I would rather delete a hundred email alerts than to not know about it at all.. so feel free to holler next time it is having a problem


----------



## kookie (Apr 14, 2008)

Jeff
I just want to say thanks for all the hard work you put into this place.....This is a great place and lots of great people here......I just wanted to let you know all the work you put into this site is apprecated.........

Thanks again..........


----------



## morkdach (Apr 14, 2008)

what he said^ thank you


----------



## deadeye126 (Apr 14, 2008)

and what he said to jeff thank you


----------



## walking dude (Apr 14, 2008)

hard to send a email to ya jeff.........if site is down..........only place i know how to get to a addy to email ya at........


----------



## master_dman (Apr 14, 2008)

Double ditto Jeff.  You da man.


----------



## dono (Apr 14, 2008)

I ditto that Ditto Ditto


----------



## glued2it (Apr 14, 2008)

You can email Jeff by sending an email to jeff at Smoking-Meat dot com

Sounds to me like Jeff might want to move his hosting
	

	
	
		
		



		
		
	


	





Glad she's up again.


----------



## TulsaJeff (Apr 14, 2008)

I thought about moving the hosting but man.. that would be a job and a half!

I may end up doing that anyway..
	

	
	
		
		



		
		
	


	





If anyone needs to get ahold of me just email me at:

jeff at smoking-meat dot com replacing the "at" with "@ and the "dot" with "."
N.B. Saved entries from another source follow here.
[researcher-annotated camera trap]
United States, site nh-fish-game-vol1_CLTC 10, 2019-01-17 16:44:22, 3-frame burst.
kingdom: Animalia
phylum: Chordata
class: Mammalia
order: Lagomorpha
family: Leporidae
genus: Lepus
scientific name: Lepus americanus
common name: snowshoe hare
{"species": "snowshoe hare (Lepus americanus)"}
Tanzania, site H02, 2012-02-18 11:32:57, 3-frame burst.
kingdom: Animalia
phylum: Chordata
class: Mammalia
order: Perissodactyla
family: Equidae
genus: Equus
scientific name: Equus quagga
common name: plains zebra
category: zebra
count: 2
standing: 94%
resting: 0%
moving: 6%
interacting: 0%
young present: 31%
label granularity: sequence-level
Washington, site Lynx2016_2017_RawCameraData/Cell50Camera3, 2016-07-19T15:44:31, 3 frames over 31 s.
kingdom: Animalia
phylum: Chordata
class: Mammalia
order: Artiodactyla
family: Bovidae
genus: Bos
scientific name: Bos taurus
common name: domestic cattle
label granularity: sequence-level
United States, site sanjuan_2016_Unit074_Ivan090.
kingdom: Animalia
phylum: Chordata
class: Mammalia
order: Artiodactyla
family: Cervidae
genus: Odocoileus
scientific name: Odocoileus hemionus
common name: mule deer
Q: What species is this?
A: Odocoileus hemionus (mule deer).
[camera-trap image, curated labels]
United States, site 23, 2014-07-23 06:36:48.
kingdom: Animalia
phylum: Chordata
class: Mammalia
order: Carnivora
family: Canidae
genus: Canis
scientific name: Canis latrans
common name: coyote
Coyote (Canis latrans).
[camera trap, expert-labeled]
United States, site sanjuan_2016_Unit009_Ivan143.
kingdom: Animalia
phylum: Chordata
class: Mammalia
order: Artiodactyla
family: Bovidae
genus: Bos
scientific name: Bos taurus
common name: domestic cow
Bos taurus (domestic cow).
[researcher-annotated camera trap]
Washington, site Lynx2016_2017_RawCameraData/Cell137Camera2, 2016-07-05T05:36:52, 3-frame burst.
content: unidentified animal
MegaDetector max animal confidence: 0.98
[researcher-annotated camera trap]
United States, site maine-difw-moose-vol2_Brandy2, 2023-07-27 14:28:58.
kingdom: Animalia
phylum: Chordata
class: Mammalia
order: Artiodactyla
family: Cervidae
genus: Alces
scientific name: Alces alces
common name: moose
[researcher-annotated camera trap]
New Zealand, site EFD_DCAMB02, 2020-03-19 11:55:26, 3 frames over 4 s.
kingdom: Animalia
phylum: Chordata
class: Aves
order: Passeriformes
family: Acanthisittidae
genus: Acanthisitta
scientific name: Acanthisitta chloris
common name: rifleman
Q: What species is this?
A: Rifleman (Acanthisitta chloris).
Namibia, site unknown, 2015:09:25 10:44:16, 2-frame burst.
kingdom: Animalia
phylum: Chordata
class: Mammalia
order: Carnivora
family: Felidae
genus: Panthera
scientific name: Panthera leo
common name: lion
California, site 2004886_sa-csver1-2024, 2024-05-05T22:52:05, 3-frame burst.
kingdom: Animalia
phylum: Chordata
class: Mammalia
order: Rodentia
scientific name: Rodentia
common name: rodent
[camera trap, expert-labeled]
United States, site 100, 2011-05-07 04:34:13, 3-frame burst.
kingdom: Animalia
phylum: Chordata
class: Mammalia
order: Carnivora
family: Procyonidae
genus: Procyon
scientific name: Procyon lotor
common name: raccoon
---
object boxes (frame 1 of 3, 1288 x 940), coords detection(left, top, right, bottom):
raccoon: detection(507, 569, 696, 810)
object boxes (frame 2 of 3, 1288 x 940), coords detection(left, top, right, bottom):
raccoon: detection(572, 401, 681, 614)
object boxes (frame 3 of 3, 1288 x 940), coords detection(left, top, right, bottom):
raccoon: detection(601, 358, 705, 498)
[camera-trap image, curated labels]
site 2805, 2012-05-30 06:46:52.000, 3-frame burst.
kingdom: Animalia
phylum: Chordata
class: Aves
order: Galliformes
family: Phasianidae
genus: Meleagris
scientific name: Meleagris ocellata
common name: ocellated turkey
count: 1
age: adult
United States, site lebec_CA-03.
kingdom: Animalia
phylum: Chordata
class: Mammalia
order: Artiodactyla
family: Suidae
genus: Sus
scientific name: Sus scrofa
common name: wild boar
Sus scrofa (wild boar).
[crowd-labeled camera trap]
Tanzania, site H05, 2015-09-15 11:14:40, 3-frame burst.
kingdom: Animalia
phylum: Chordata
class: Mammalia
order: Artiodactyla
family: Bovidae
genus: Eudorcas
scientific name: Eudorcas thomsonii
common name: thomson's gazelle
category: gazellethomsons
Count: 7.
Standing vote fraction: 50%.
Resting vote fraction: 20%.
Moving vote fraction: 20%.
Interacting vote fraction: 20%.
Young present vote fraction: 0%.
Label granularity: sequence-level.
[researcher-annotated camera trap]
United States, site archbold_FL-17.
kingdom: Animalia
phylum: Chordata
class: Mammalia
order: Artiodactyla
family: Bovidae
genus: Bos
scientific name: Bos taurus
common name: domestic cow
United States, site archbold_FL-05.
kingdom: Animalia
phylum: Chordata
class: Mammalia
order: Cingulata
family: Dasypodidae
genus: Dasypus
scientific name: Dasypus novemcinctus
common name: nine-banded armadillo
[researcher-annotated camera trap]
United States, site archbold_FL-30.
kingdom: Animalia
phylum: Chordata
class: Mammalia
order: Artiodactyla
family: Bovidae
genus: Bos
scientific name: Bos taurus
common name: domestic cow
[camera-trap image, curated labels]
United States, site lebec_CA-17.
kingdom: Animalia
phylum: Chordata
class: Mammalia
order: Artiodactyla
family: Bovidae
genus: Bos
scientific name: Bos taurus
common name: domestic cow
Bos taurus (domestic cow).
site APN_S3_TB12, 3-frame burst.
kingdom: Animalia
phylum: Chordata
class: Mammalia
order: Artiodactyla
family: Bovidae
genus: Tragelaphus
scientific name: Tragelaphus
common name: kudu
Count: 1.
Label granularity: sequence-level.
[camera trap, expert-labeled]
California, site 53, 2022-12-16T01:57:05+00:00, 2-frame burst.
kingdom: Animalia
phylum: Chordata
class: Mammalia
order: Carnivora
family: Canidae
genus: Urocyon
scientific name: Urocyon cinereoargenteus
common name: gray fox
Writing it that way, the email harvesters won't be able to recognize it as easily.


----------



## pitrow (Apr 14, 2008)

Hey Jeff, you can get automated reports of your site's downtime. I'll have to look up some websites for you, but basically they monitor your site for you and send you an alert if it's not accessible.


----------



## ron50 (Apr 14, 2008)

Hey boss! 

I thought you took it down intentionally to give me and my fellow mods a rest!


----------



## papadave (Apr 14, 2008)

Thanks Jeff for all you do to keep this great forum up! It's much appreciated.


----------



## walking dude (Apr 14, 2008)

LOLOLOLOL........like you said in a early post.....you ARE lazy...........BWHAHAHAHAHAAHA


----------



## TulsaJeff (Apr 15, 2008)

PitRow,

That would be great!.. I figured there was something like that available but have not taken the time to look for it.

Thanks!


----------



## pitrow (Apr 15, 2008)

Siteuptime.com is one I have used before. They have a free monitor but it only checks your site once an hour. With the paid plans you can get multiple monitors and checks every 2 minutes, more reports, etc.

I'll do some digging and see what other people in the web hosting field recommend.


----------



## pigcicles (Apr 15, 2008)

When the site went down I thought maybe you gave the keys to the car to glued2it and he crashed it. Never let him drive - he drinks too much 
	

	
	
		
		



		
		
	


	









 j/k glued

Glad you got it cruisin' again Jeff!


----------



## mossymo (Apr 15, 2008)

I just added Jeffs email address to my emails address book. My intentions are to assist Jeff with knowing when there are website problems (I understand him and/or the moderator's can not be here 24/7). I figure with all the help his website has given me, the least I can do is give him the same assistance back if I know of SMF website problems. 

Here is a big thanks to all that have helped me with my smoking endevors; THANKS TO EACH AND EVERYONE OF YOU ALL SO MUCH !!!


----------



## desertlites (Apr 15, 2008)

jeff thanks for what u have and are doing here-last nite my gal asked why arn't you on the forum with your smoking buddies?I said Baby I know I been hanging in here more than I really should-and we all love to help each other so much we kinda forget other things-So tonite Baby I gonna Spend this sunday nite with you-lets watch TV if u want or better yet a nice nite on the porch-she chose porch-I added a couple hickory chunks(had too) and looked out over the desert and had a great evening with TBS.


----------



## glued2it (Apr 15, 2008)

Well if you need any help With it, let me know.

Since everything is stored in the SQL it's not really all that much to do.
(I bet this one is huge though)

The only problem is waiting on the name servers to switch over.

Drinks too much....Me?........... I huv no ider wut yur talkinin bout! sigpickles


----------